(WHAT THIS TASK INVOLVES)
Answer these from the section below on obligations of providers of high-risk AI systems:
(a) Which article requires providers to set up and maintain a risk management system?
(b) Under Article 12, what must high-risk AI systems be designed to enable?
(c) Along with accuracy and robustness, what other principle must high-risk AI systems comply with?

___ TEXT SECTION

VI. Obligations of Providers of High-Risk AI Systems
The Act also sets out a detailed framework of obligations for providers of high-risk AI systems. These obligations primarily target those who develop, place on the market, or make available such systems, aiming to ensure their safe, ethical, and legally compliant use within the EU.
Under the Act, the key obligations imposed on providers of high-risk AI systems include the following:
- In accordance with Article 9, providers must establish and maintain a risk management system. This system should identify, evaluate, and document all foreseeable risks to health, safety, and fundamental rights, and retain such documentation for audit purposes.
- Pursuant to Article 10, providers must ensure the use of high-quality, verified, and tested datasets when training high-risk AI systems, thereby reducing risks of bias and inaccuracies.
- Under Article 11, providers are required to prepare and maintain technical documentation for their systems. These documents must demonstrate compliance with the Act's requirements and present clear and accessible information for review by national authorities.
- According to Article 12, high-risk AI systems must be designed to enable automatic recording of events (logging) throughout their lifecycle, allowing effective traceability and monitoring.
- Under Article 13, high-risk AI systems must be developed in accordance with the principle of transparency. Providers must ensure that clear, accurate, and comprehensive information about the system is available in a digital format.
- Pursuant to Article 14, high-risk AI systems must be designed and developed to allow effective human oversight, including appropriate human-machine interfaces. Human oversight mechanisms should aim to prevent misuse and minimize risks to health, safety, and fundamental rights.
- High-risk AI systems must also comply with the principles of accuracy, robustness, and cybersecurity. Providers are responsible for ensuring that these standards are consistently maintained throughout the system's operational lifecycle.

______
___ SUPPLIED MATERIAL

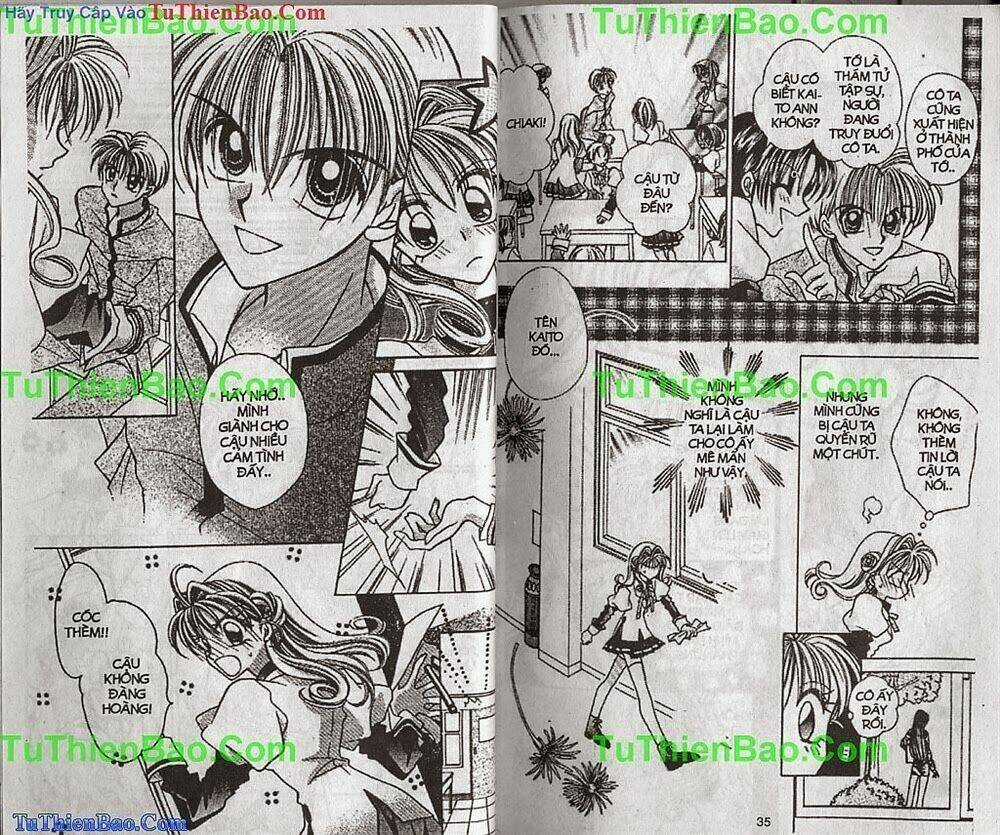 Thiên Thần Bóng Tối Chapter 1 trang 15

______

(ANSWER AREA)
(a) Article 9
(b) Automatic recording of events (logging) throughout their lifecycle
(c) Cybersecurity